**What to work on**
Only the text of the entries below should appear in your exact transcription; leave out every picture.

[Data items]

------------------------------------------------------------

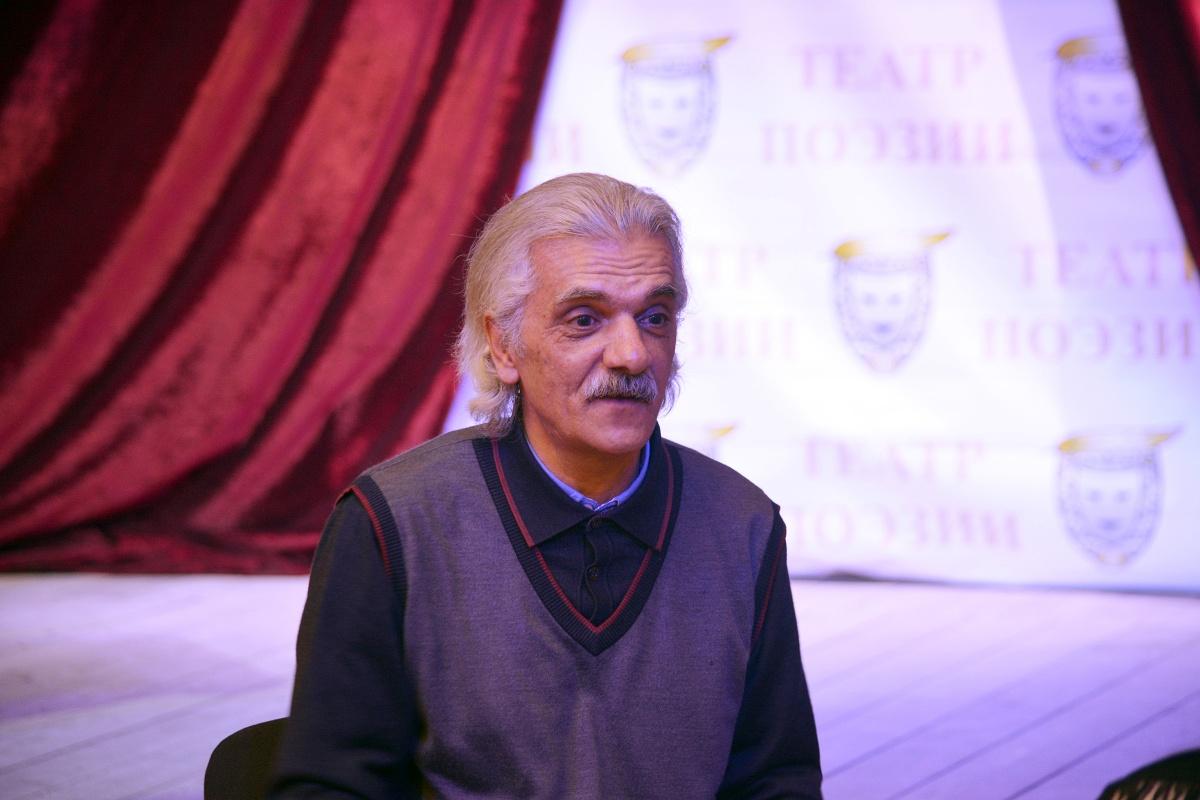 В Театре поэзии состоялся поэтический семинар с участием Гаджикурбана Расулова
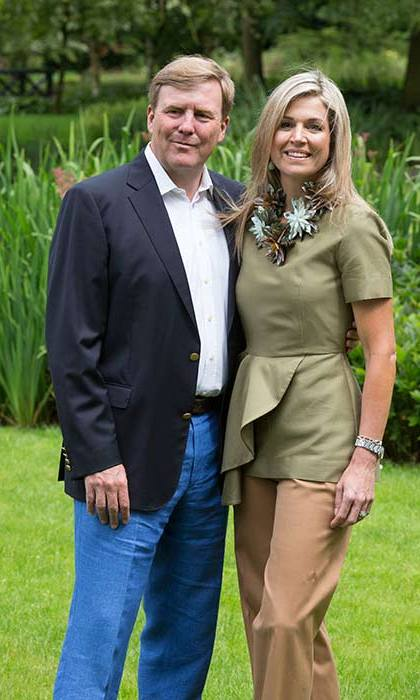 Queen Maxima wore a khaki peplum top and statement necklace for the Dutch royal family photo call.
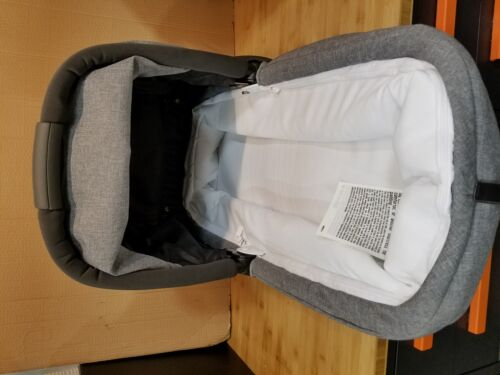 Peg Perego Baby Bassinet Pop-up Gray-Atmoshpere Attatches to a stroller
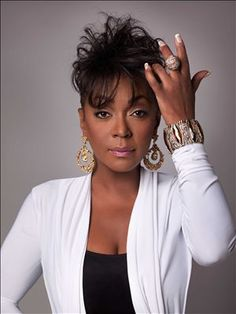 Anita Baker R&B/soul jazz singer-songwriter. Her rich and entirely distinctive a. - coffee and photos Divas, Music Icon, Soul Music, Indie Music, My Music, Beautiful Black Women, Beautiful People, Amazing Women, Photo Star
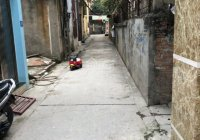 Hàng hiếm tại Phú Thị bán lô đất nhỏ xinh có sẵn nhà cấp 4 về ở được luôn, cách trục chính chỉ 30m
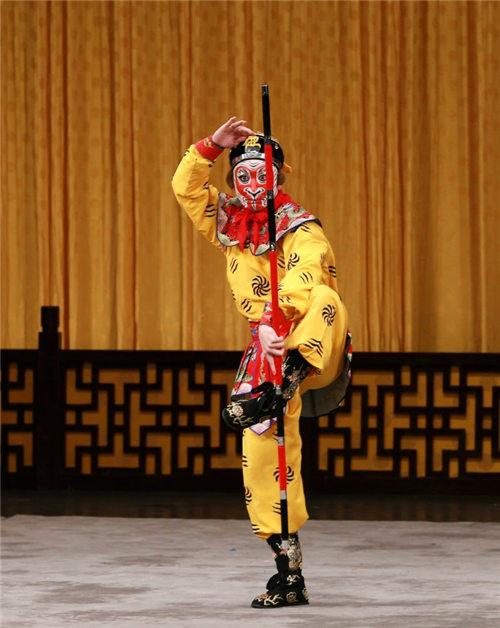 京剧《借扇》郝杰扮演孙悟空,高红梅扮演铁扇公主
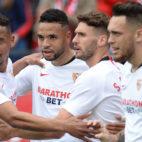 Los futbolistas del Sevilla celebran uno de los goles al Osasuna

------------------------------------------------------------

**Written solution**
 В Театре поэзии состоялся поэтический семинар с участием Гаджикурбана Расулова
 Queen Maxima wore a khaki peplum top and statement necklace for the Dutch royal family photo call.
 Peg Perego Baby Bassinet Pop-up Gray-Atmoshpere Attatches to a stroller
 Anita Baker R&B/soul jazz singer-songwriter. Her rich and entirely distinctive a. - coffee and photos Divas, Music Icon, Soul Music, Indie Music, My Music, Beautiful Black Women, Beautiful People, Amazing Women, Photo Star
 Hàng hiếm tại Phú Thị bán lô đất nhỏ xinh có sẵn nhà cấp 4 về ở được luôn, cách trục chính chỉ 30m
 京剧《借扇》郝杰扮演孙悟空,高红梅扮演铁扇公主
 Los futbolistas del Sevilla celebran uno de los goles al Osasuna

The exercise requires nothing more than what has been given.